When sexual harassment allegations surfaced last week against U.S. Sen. Al Franken, Abby Honold was shaken.
Franken, who had written a bill with Honold to help rape victims like herself, was now himself the focus of misconduct allegations. Honold decided she needed a different sponsor, fearing that legislation with Franken’s name attached could be doomed.
“I was not willing to sacrifice the future of the bill and have it associated in any way with someone accused of something like that,” Honold said.
But when Honold’s decision made national headlines, and she wrote an editorial in the Washington Post to explain her actions, some Franken supporters turned on her, accusing her of overreacting and throwing a supportive politician under the bus.
Even after new allegations have come out against Franken, including two in a new report Wednesday, Honold said she is still getting hateful messages.
“There isn’t much that’s more upsetting as a rape survivor than someone telling you or implying that you should be raped again,” Honold said. Still, she said, she’s not backing down. And Franken said he supports Honold’s decision.
“This bill does not now — nor did it ever — belong to me,” Franken said in a statement. “It only came to be because of Abby’s fearless dedication to improving the system for other survivors.”
Honold’s rape in November 2014 got attention across the country last year after the Star Tribune detailed the assault and Honold’s search for justice against her rapist, Daniel Drill-Mellum. After she was raped, Honold said the Minneapolis police detective investigating her case was combative and dismissive.

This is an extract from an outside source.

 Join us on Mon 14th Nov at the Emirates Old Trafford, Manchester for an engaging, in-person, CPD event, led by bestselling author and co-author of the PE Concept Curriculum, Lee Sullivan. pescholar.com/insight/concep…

Hennepin County prosecutors declined to press charges.
Drill-Mellum was charged only after an investigator with the University of Minnesota police took up the case. Drill-Mellum was sentenced to six years in prison.

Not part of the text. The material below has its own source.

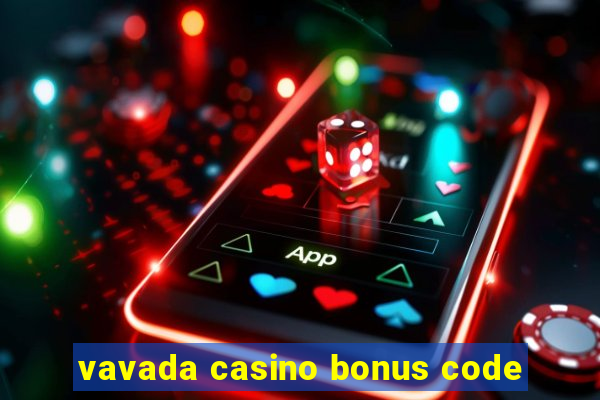 vavada casino bonus code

After she went public with her story, Honold became an outspoken advocate for sex assault survivors, and wanted to get laws passed that would bring more rapists to justice. Drill-Mellum had once interned in Franken’s office, so she sent a letter to the senator, hoping the connection would make him more likely to support her cause.

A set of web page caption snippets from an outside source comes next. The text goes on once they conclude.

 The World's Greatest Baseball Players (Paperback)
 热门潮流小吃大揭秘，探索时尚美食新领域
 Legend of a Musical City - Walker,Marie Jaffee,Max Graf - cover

He was, and the two drafted a bill that would establish a pilot program to train police investigators in better practices when interviewing sex assault victims. Franken’s office would work out the details, such as the amount of funding and who would do the training.
Honold and Franken held a joint news conference in October, where she praised the senator as a champion for survivors.
A few weeks later, she had surgery that put her in the hospital for two weeks. While there last Thursday, she learned of the accusations that Franken had groped and kissed a Los Angeles radio host without her consent in 2006.
Horrified, Honold wrote a tweet and Facebook post that day, saying she was heartbroken by the allegations, and hoped the legislation would be taken up by Sen. Amy Klobuchar.
Franken’s office had planned to introduce the bill next week. Instead, they offered to give it to Honold to find another sponsor.
“They said, ‘This is your bill. This is your legislation. It has your name on it,’ ” Honold said.
The Washington Post wrote a story about Honold’s decision to find another sponsor. Many of the hundreds of online comments for the story criticized Honold.
“A guy snaps a tasteless selfie and now his entire life of being decent is moot?” one person wrote.
“Good luck finding any congressman who doesn’t have any transgressions to sponsor your bill,” wrote another.
While still in the hospital, Honold wrote an editorial for the Washington Post. She described the ordeal of bringing her attacker to justice, praised the support from Franken and his staff, but also empathized with Leeann Tweeden, the woman who posted the now infamous photo of Franken reaching for her chest.
“I am committed to keeping the work on track and finding a woman in the Senate to lead the efforts,” Honold wrote.
That column generated nearly 900 comments, many of them accusing Honold of lumping Franken in with a convicted rapist, while her Twitter timeline became flooded with angry posts.
“You disgust me,” Honold read on Twitter. “How dare you make it seem like Al Franken is a sexual predator?”
“You want to be a true champion, stand by that man and fight for all that he has fought for,” wrote another.
A few questioned whether Honold was raped. One person sent her a direct message saying: “Maybe one of these days someone will SHOW YOU what it feels like to REALLY BE RAPED.”
Honold said she is still getting vitriol from people who say they don’t believe the senator’s first accuser.
“It’s really mentally brought me back to last year when I shared my story and got messages like that,” Honold said.
She doesn’t regret her decision to back away from Franken. Last week, Klobuchar’s office said she will sponsor the bill. Honold said the two spoke on Saturday, with the senator saying she was confident that the bill can pass.
“The response this week has disappointed me, but I stand by the fact that I place victims first as much as I can,” she said. “I won’t always be perfect, but I had to make a quick call this week and prioritize the bill.”